Welcome

About

Abiola Oyebanjo is a doctoral researcher at the Humboldt University, Berlin and currently a visiting fellow at the Center for Effective Global Action, University of California, Berkeley . He was recently a Project Manager at the Data Science for Social Good Foundation, Carnegie Mellon University , USA. Abiola is the Executive Director of the Empowerment for Local People Foundation , an organization that uses tools in technology, media and data science to train and support small business owners in Nigeria. Abiola has previously worked on projects that promote governance, education equality, citizens engagement and social good - to marginalized citizens in Nigeria and in the US. Previous affiliations include the International Institute for Local Development , Bridge International Academies, Reboot , School of Public Affairs, American University DC.

Research Interest

My research interest are education inequalities, labour market inequalities, constraints to small firms, international migration and international development.
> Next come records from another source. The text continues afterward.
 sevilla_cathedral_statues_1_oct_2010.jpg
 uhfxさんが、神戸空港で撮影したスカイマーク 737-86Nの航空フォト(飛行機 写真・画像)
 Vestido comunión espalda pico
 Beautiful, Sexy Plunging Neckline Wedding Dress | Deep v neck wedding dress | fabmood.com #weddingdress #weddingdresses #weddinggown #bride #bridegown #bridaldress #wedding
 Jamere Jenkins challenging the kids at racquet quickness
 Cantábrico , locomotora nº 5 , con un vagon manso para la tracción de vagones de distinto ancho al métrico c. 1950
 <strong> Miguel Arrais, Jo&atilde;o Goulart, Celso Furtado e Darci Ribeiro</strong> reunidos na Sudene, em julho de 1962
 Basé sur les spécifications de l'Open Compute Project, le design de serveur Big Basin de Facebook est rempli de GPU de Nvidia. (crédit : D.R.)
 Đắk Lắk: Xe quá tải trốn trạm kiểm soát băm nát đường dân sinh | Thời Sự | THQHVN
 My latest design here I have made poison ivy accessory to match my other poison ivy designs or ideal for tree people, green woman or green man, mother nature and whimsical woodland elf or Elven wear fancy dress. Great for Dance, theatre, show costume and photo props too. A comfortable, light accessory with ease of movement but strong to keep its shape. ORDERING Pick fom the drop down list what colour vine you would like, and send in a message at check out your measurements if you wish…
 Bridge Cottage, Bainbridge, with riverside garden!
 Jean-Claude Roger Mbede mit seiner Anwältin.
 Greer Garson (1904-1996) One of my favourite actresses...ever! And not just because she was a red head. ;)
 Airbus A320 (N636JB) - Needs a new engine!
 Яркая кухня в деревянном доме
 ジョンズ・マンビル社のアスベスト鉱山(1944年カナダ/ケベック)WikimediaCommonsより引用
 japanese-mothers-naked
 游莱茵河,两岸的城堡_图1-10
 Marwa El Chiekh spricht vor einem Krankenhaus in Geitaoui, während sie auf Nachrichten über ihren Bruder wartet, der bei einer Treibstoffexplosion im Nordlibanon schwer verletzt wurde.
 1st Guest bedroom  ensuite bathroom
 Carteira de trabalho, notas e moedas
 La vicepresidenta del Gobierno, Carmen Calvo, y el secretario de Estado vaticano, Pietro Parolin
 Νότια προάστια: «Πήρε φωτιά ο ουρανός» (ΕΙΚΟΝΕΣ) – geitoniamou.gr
My work is mainly inspired by the works of Ann Swinder, Pierre Bourdieu, Adepoju Aderanti, Thomas F. Pettigrew, David Card, Alan Krueger, Matthijs Kalmijn, Alejandro Portes, John H. Goldthorpe, George J. Borjas, David McKenzie, Chris Woodruff, Dean Karlan and Christopher Udry among others. These authors often examine the interwoven relationship between cultural orientation and return to human capital. My doctoral dissertation mainly discusses lower returns to education for educated returnees who signal “foreignness” when seeking their first jobs and the nature of the bifurcation existing within job roles . The general questions I aim to answer include (1) Are educated returnees able to apply foreign-earned skills and knowledge in their home country? (2) Can we estimate the effect of reintegration programs? (3) Do returnees have a different disposition based on their motivation for return or migration? (4) Does the nature of return migration change the skill composition of the home country (5) Can we further estimate the effect of other cultural capital used by returnees and whether it plays a role in their labour market integration? (6) what are the constraints to the growth of small firms in developing countries and how can we remove them?

Recent and ongoing papers

Americanah: Does signalling “foreignness” reduce the benefit of transnational education of returnees? Evidence from Nigeria.

Old But Not Late: The Age-of-Arrival Effect on Wage gap of African Immigrants in the US.

What is the role of Pentecostalism on College-bound Anglophone Africans in OECD countries?